# John Deere starter stays kicked in when running



## small engine (Oct 14, 2010)

This is a john deere 345. When you turn the key one click over it turns over, which you should have to turn it two one click then turn it again. It has a new board and igniton switch. Thanks if you can help


----------



## small engine (Oct 14, 2010)

Let me put this in diffrent words. The John Deere 345 has a kawasaki v-twin engine. The engine turns over on the run position and stays kicked in when running if someone has a clue what the problem is let me know. We replaced the ignition switch and the board


----------



## dehrhardt (Apr 1, 2009)

If your tractor's starter is cranking when in the run position you have a wiring problem. I don't have any experience with 345's, and don't have a schematic/wiring diagram for that model. Perhaps if there is one included with the owners manual you could post it and we could work through your problem. What is the history of the machine? Did it just start doing it? Did the problem begin after you replaced the ignition switch to fix a different problem? Did any wires accidentally come out of the plug when removing it from the switch?
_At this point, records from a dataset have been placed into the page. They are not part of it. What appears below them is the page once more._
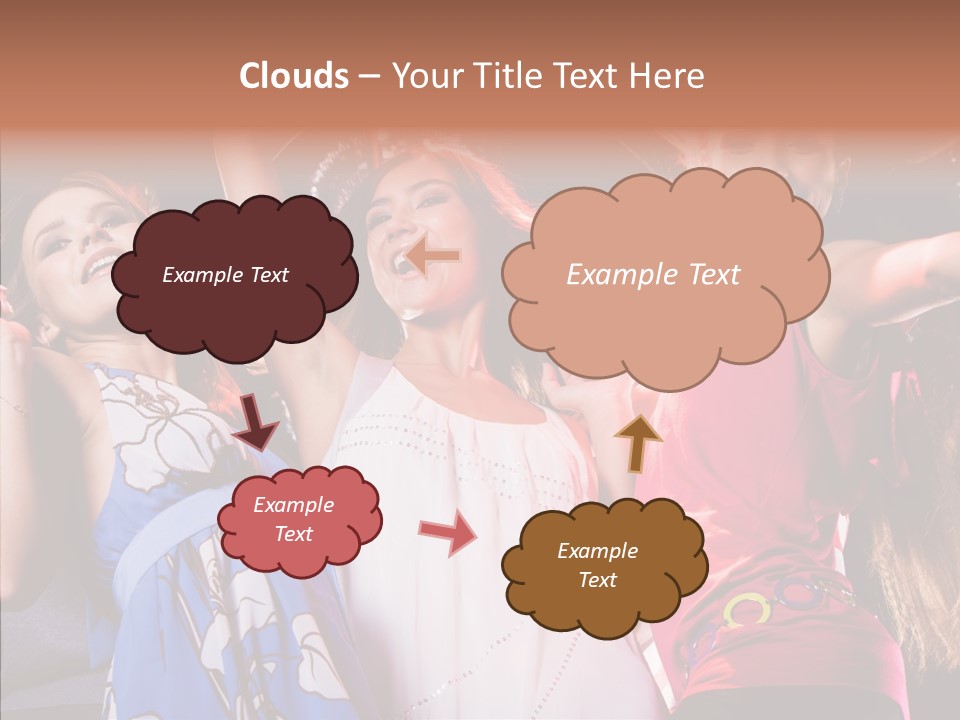 Clouds – Your Title Text Here

Example Text

Example Text

Example Text

Example Text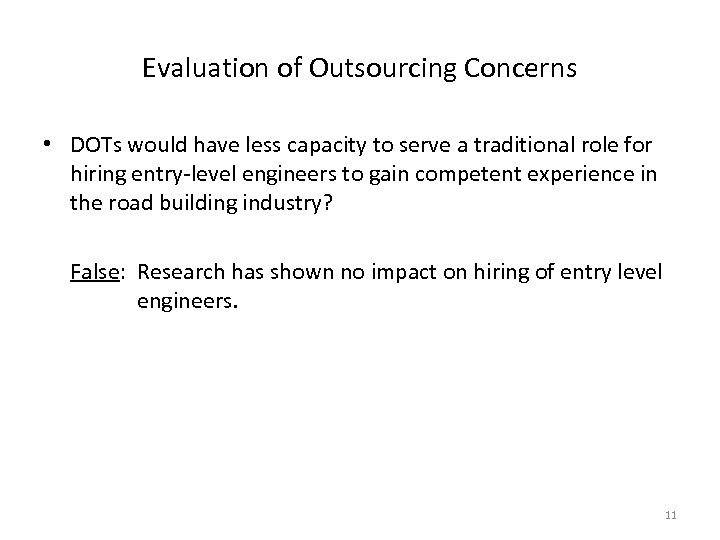 Evaluation of Outsourcing Concerns

• DOTs would have less capacity to serve a traditional role for hiring entry-level engineers to gain competent experience in the road building industry?

False: Research has shown no impact on hiring of entry level engineers.

11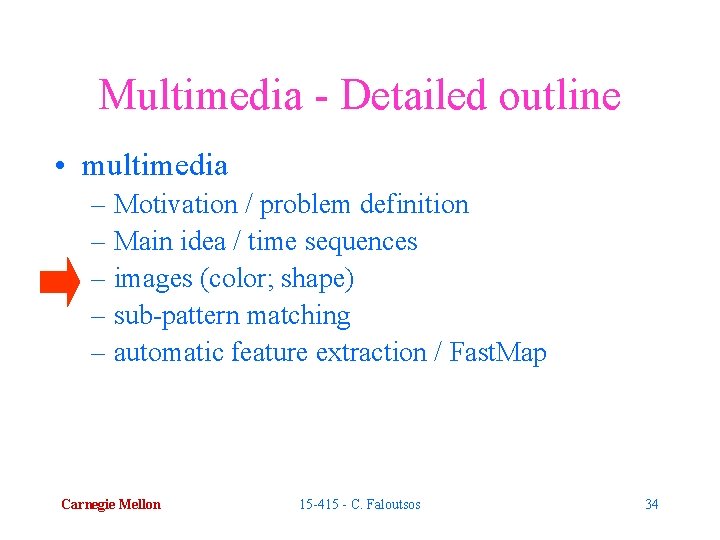 Multimedia - Detailed outline

• multimedia
– Motivation / problem definition
– Main idea / time sequences
– images (color; shape)
– sub-pattern matching
– automatic feature extraction / FastMap

Carnegie Mellon

15-415 - C. Faloutsos

34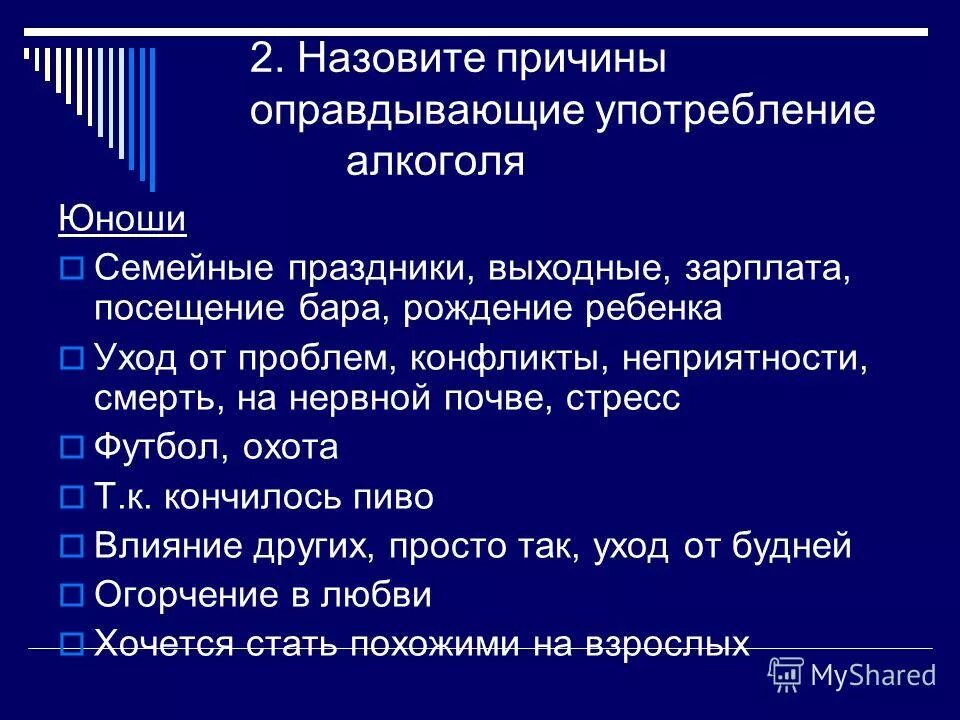 2. Назовите причины оправдывающие употребление алкоголя

Юноши

Семейные праздники, выходные, зарплата, посещение бара, рождение ребенка

Уход от проблем, конфликты, неприятности, смерть, на нервной почве, стресс

Футбол, охота

Т.к. кончилось пиво

Влияние других, просто так, уход от будней

Огорчение в любви

Хочется стать похожими на взрослых

MyShared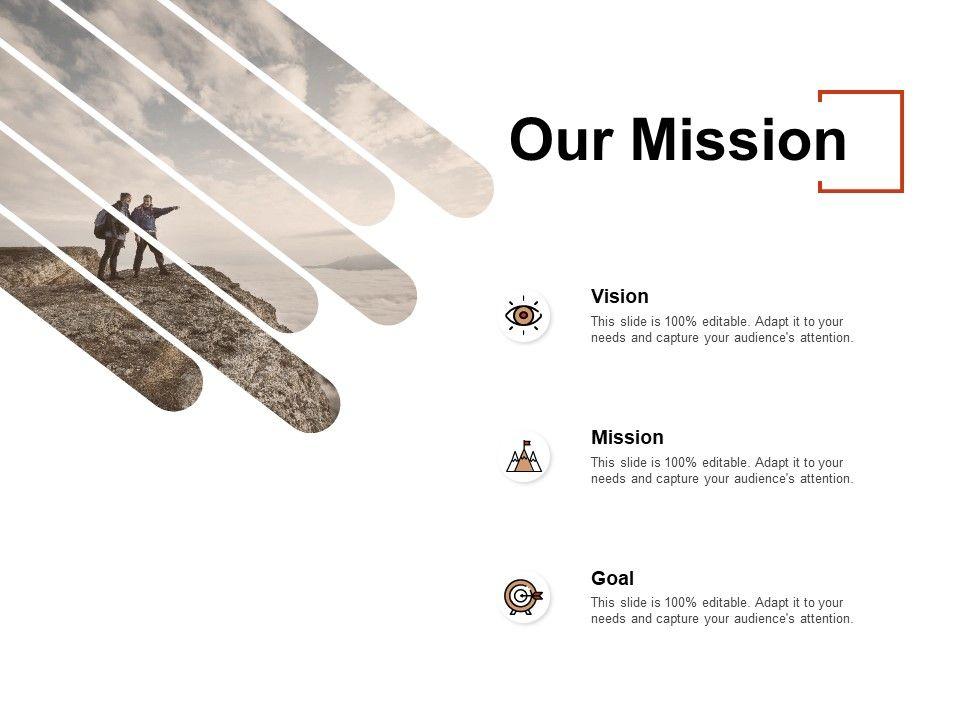 Our Mission

Vision
This slide is 100% editable. Adapt it to your needs and capture your audience's attention.

Mission
This slide is 100% editable. Adapt it to your needs and capture your audience's attention.

Goal
This slide is 100% editable. Adapt it to your needs and capture your audience's attention.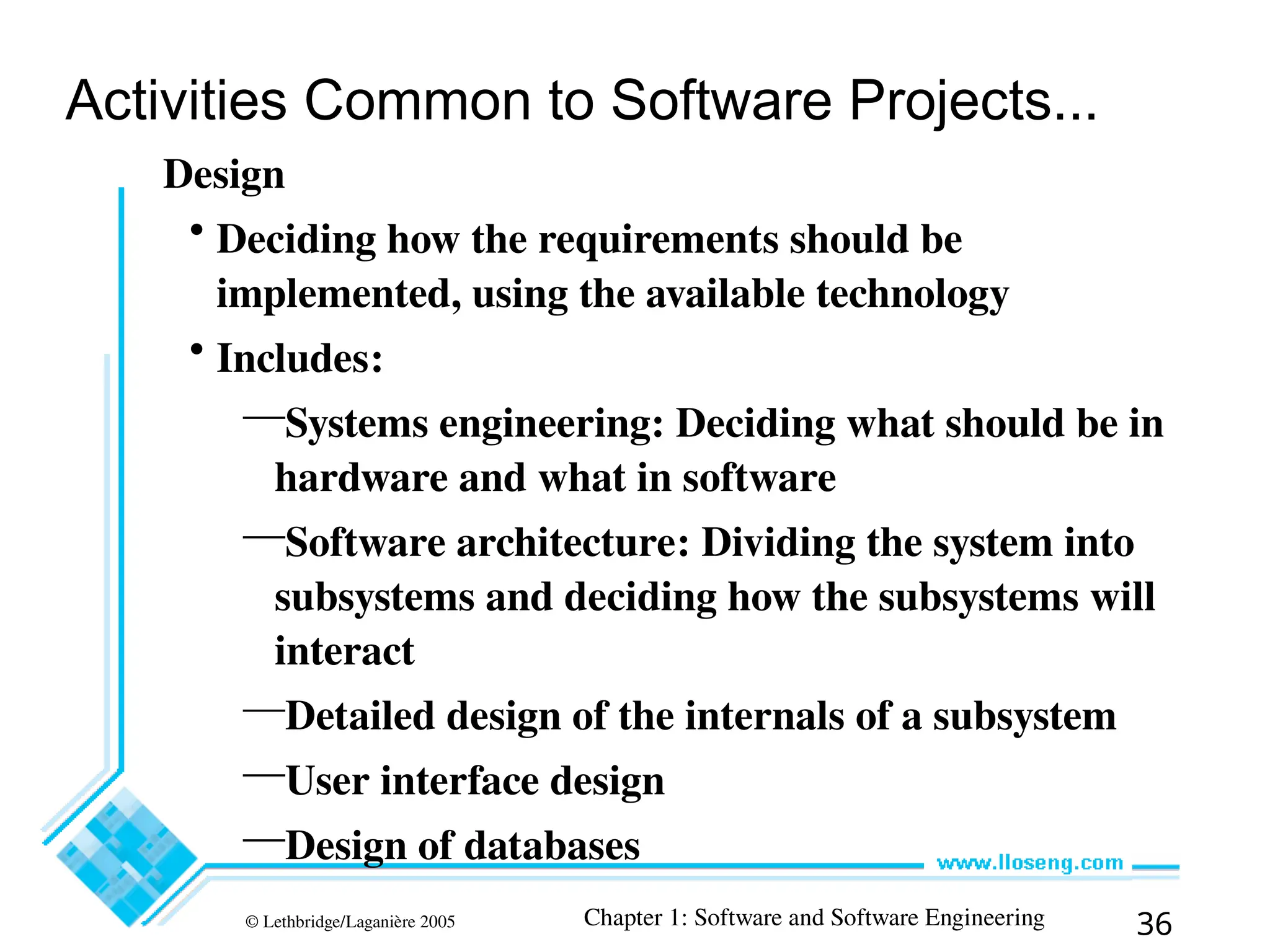 Activities Common to Software Projects...

Design

• Deciding how the requirements should be implemented, using the available technology

• Includes:

—Systems engineering: Deciding what should be in hardware and what in software

—Software architecture: Dividing the system into subsystems and deciding how the subsystems will interact

—Detailed design of the internals of a subsystem

—User interface design

—Design of databases

www.lloseng.com

© Lethbridge/Laganière 2005

Chapter 1: Software and Software Engineering

36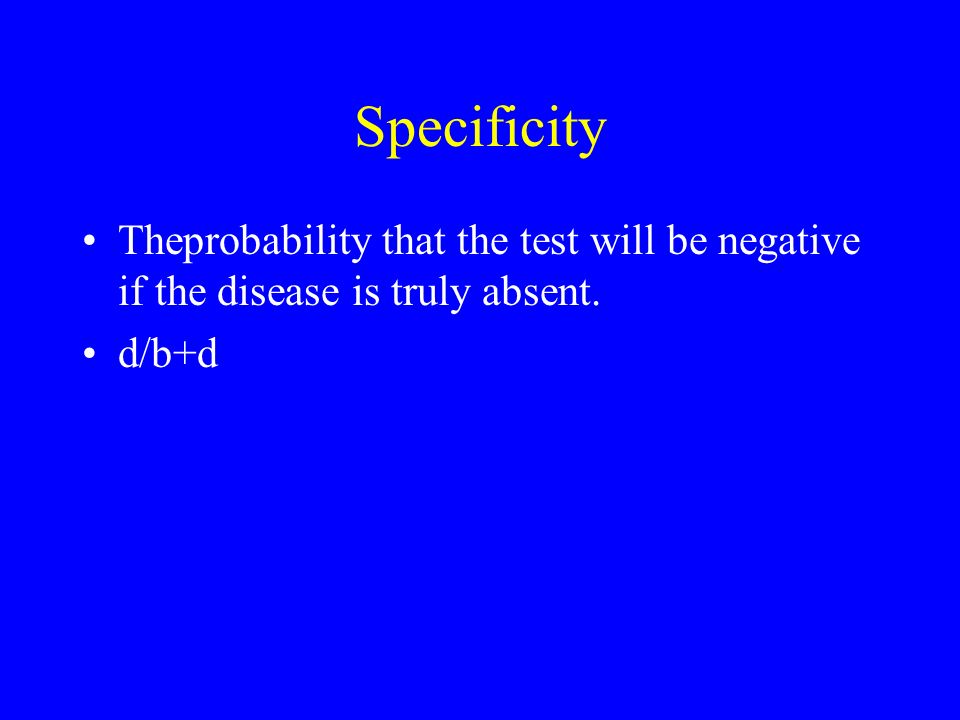 Specificity

• Theprobability that the test will be negative if the disease is truly absent.

• d/b+d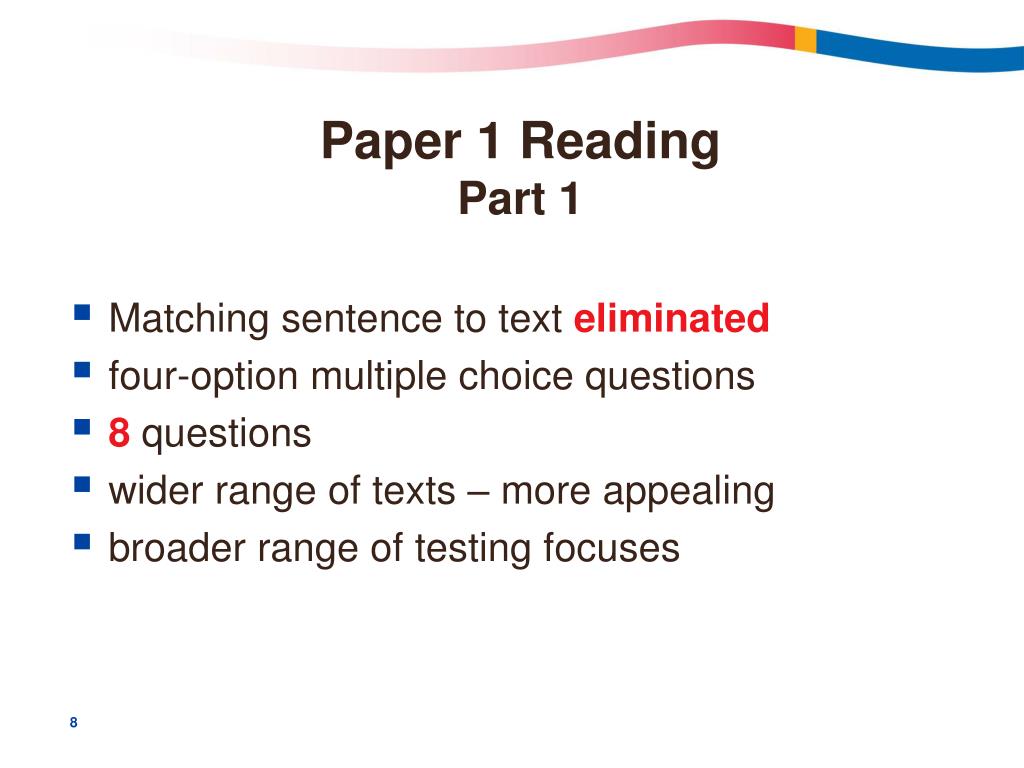 Paper 1 Reading
Part 1

- Matching sentence to text eliminated
- four-option multiple choice questions
- 8 questions
- wider range of texts – more appealing
- broader range of testing focuses

8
Generally speaking, the small diameter wire going to the solenoid should not be "hot" with the switch in the run position. When this happens it indicates that there were some wires not reconnected correctly, or that the wrong switch was purchased.


----------



## nnyparts.com (Dec 28, 2009)

*Switch*

One thing you may have to look at is replacing the switch. If I remember right, in behind (part of) the switch is the on-board computer and its a tad bit expensive to replace. You can start with the solenoid but I think it is going to lead back to the actual switch.

www.nnyparts.com
Northern New York Parts


----------



## small engine (Oct 14, 2010)

The reasone we replaced the switch and the board was because it was doing this same thing. I repair mowers for people and rebuilt this engine for them, they have been using it for a month or two after the rebuild and it did this, stoped and did it again, We took the ignition switch off and moved it around alittle and it started working how it should so i have no clue on this one thanks


----------



## dehrhardt (Apr 1, 2009)

Sometimes its hard to track down electrical problems. Glad to hear you got it going!


----------